Pun ada pula yang menggali akar tradisi atau hal yang berbau lokal untuk
kemudian diolah dan dieksplorasi lebih jauh.
Dalam pameran FKY seperti sekarang ini pun kurang lebih serupa. Semua
kecenderungan visual yang telah saya sebutkan di atas kemungkinan ada. Lepas
dari masalah pencapaian dan kualitas karya, ada pertanyaan mendasar yang perlu
dijadikan sebagi bahan refleksi atas perhelatan FKY yang telah 28 tahun ini: Hendak
dibawa kemanakah FKY ke depan? Bagaimana masyarakat bisa ikut terlibat dan ikut
mengalami perhelatan ini?
Sepengetahuan kita bersama, sifat dasar atau karakter dari sebuah festival
adalah partisipatif. Artinya perhelatan ini menampilkan sebuah peristiwa
kesenian yang sebanyak mungkin menyerap sumber daya seni yang ada di
lingkungannya. Maka, ketika festival itu berada di kawasan Yogyakarta, maka
sebanyak mungkin seniman yang ada di dalamnya idealnya diikutsertakan. Semua
bisa merasakan atmosfir fiesta,
pesta. Namun niatan baik itu pasti akan betumbukan dengan problem lainnya,
yakni keterbatasan ruang, dana, dan semacamnya. Maka, taka da salahnya bisa
karakter yang partisipatif itu diengkapi dengan aspek lain, yakni kompetitif.
Sifat kompetitif ini mungkin akan berseberangan dengan karakter sebuah
festival. Namun aspek tersebut bisa memberi nilai, bobot, dan kualitas yang
lebih bagus pada sebuah festival.

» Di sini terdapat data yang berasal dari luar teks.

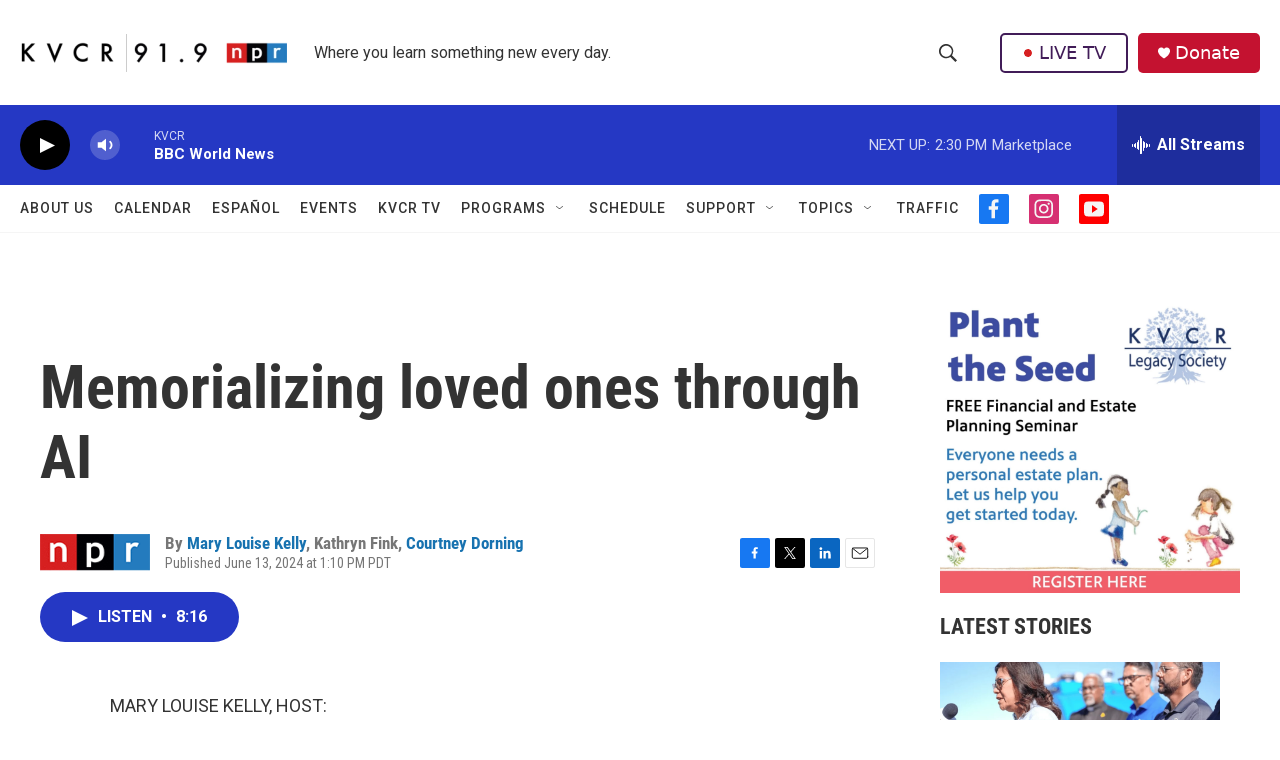

--- FILE ---
content_type: text/html; charset=utf-8
request_url: https://www.google.com/recaptcha/api2/aframe
body_size: 267
content:
<!DOCTYPE HTML><html><head><meta http-equiv="content-type" content="text/html; charset=UTF-8"></head><body><script nonce="JlxdmF1QncNB71ZTlGNOBg">/** Anti-fraud and anti-abuse applications only. See google.com/recaptcha */ try{var clients={'sodar':'https://pagead2.googlesyndication.com/pagead/sodar?'};window.addEventListener("message",function(a){try{if(a.source===window.parent){var b=JSON.parse(a.data);var c=clients[b['id']];if(c){var d=document.createElement('img');d.src=c+b['params']+'&rc='+(localStorage.getItem("rc::a")?sessionStorage.getItem("rc::b"):"");window.document.body.appendChild(d);sessionStorage.setItem("rc::e",parseInt(sessionStorage.getItem("rc::e")||0)+1);localStorage.setItem("rc::h",'1768861457627');}}}catch(b){}});window.parent.postMessage("_grecaptcha_ready", "*");}catch(b){}</script></body></html>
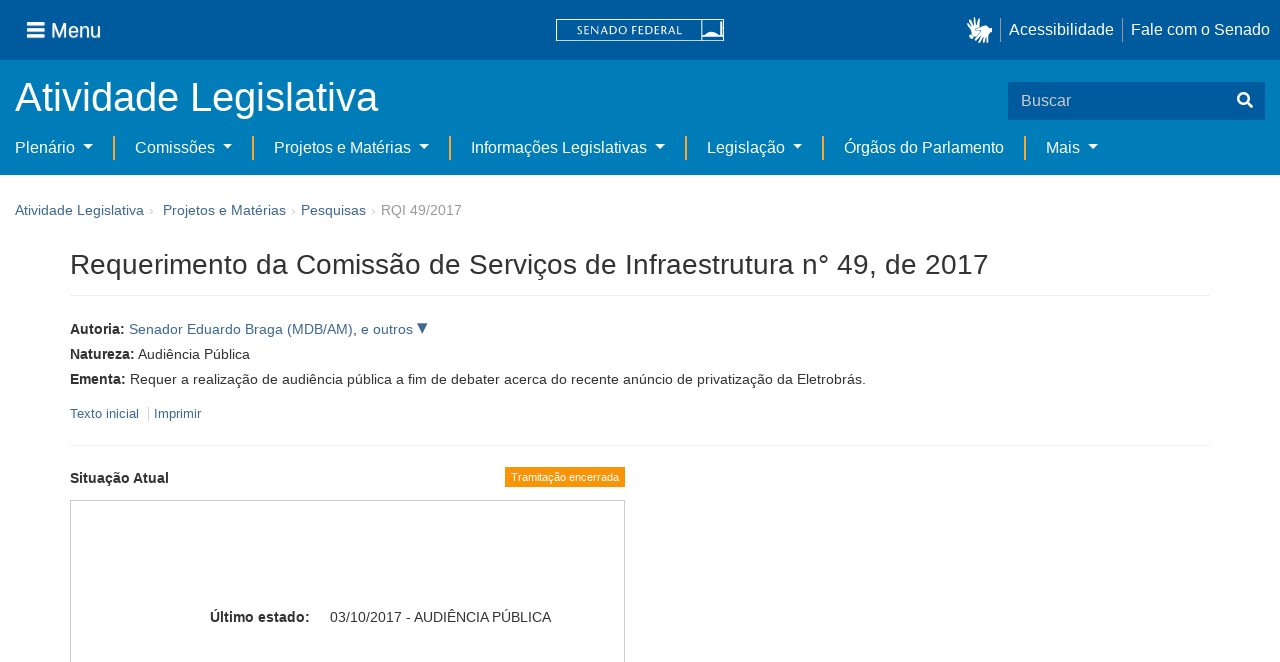

--- FILE ---
content_type: text/javascript
request_url: https://www25.senado.leg.br/atividade-portlet/js/sf-checkbox-toggle.js?browserId=other&minifierType=js&languageId=pt_BR&b=6205&t=1761669120000
body_size: 305
content:
$(function(){$(".sf-checkbox-toggle").click(function(d){d.preventDefault();var c=$(this).closest("form");var b=$(this).data("checkbox-toggle-check")?true:false;var a=$(this).data("checkbox-toggle-target");c.find(a).each(function(){if($(this).is("input[type='checkbox']")){$(this).prop("checked",b)}})})});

Maka, ketika ada keterbatasan dalam aspek
ruang, dana, waktu dan sebagainya itu, bukan tidak mungkin pola seleksi
dilakukan untuk mendapatkan materi karya yang lebih layak, sesuai tema, dan nyambung dengan karakter festival
bersangkutan. Bobot sebuah festival pun akan bernilai kompetitif di mata publik.
Apapun, Festival Kesenian Yogyakarta tetap harus dihidupkan meski
telah mengarungi banyak aral, hambatan, dan keterbatasan. Di Indonesia, kiranya
hanya ada Pekan Kesenian Bali (PKB) dan FKY, festival yang bertahan lama dan
masih dirawat hingga kini. Apakah kita rela bila FKY lambat laun terkubur? Tapi
juga sebaliknya, apakah kita ikhlas bila kualitas FKY stagnan, mandeg, dan hanya
begitu-begitu saja? Para seniman, pengampu dunia seni, dan semua masyarakat
penyangga berhak dan wajib merawat dan menyegarkan perhelatan ini dari tahun ke
tahun. Selamat berfestival. ***
Kuss Indarto, penulis dan kurator seni rupa.